## TASK
Send back exactly the lines from the opening line of the records below through the one with "Immune Organs – 2 major groups".

## DATA PROVIDED
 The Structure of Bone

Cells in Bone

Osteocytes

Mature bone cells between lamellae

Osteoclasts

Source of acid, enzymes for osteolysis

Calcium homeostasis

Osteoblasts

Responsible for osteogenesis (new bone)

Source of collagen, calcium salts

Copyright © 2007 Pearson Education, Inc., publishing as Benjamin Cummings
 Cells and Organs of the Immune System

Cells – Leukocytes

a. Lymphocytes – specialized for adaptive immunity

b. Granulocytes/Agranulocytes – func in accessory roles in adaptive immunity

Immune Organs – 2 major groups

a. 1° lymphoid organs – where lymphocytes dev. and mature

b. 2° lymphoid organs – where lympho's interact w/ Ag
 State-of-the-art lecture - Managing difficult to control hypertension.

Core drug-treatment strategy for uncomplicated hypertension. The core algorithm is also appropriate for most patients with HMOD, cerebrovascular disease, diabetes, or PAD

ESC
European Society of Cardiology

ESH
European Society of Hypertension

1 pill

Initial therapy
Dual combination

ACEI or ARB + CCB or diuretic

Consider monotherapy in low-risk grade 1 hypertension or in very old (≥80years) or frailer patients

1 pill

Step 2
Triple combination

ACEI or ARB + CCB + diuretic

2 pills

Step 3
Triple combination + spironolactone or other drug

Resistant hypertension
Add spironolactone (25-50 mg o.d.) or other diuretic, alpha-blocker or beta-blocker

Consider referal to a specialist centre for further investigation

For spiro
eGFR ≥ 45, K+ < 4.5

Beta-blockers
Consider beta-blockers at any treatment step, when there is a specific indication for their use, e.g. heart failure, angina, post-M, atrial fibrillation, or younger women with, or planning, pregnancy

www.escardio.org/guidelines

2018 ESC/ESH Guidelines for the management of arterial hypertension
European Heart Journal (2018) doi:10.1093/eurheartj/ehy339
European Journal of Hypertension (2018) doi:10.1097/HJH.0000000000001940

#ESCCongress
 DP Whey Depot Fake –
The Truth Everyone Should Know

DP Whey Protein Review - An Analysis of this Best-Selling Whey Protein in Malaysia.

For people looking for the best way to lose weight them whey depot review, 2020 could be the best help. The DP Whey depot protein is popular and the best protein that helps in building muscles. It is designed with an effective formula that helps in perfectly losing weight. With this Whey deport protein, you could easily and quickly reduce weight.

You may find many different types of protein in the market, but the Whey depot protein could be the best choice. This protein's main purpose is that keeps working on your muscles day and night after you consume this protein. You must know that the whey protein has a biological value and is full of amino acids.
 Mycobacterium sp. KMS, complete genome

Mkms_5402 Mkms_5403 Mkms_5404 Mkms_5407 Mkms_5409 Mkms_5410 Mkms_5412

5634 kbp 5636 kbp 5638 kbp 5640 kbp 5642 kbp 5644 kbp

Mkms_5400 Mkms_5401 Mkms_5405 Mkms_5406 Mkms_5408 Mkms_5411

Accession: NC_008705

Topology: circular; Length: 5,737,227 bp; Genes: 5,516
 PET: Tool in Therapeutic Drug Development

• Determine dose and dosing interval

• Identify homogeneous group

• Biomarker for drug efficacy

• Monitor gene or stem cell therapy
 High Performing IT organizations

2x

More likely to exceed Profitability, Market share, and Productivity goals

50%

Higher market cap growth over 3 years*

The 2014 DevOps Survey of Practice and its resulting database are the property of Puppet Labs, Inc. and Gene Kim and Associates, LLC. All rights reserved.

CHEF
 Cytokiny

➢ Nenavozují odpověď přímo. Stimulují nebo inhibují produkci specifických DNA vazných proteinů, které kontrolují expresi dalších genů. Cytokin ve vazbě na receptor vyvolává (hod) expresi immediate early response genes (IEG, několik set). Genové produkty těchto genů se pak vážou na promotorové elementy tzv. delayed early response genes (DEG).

## ANSWER AREA
 The Structure of Bone

Cells in Bone

Osteocytes

Mature bone cells between lamellae

Osteoclasts

Source of acid, enzymes for osteolysis

Calcium homeostasis

Osteoblasts

Responsible for osteogenesis (new bone)

Source of collagen, calcium salts

Copyright © 2007 Pearson Education, Inc., publishing as Benjamin Cummings
 Cells and Organs of the Immune System

Cells – Leukocytes

a. Lymphocytes – specialized for adaptive immunity

b. Granulocytes/Agranulocytes – func in accessory roles in adaptive immunity

Immune Organs – 2 major groups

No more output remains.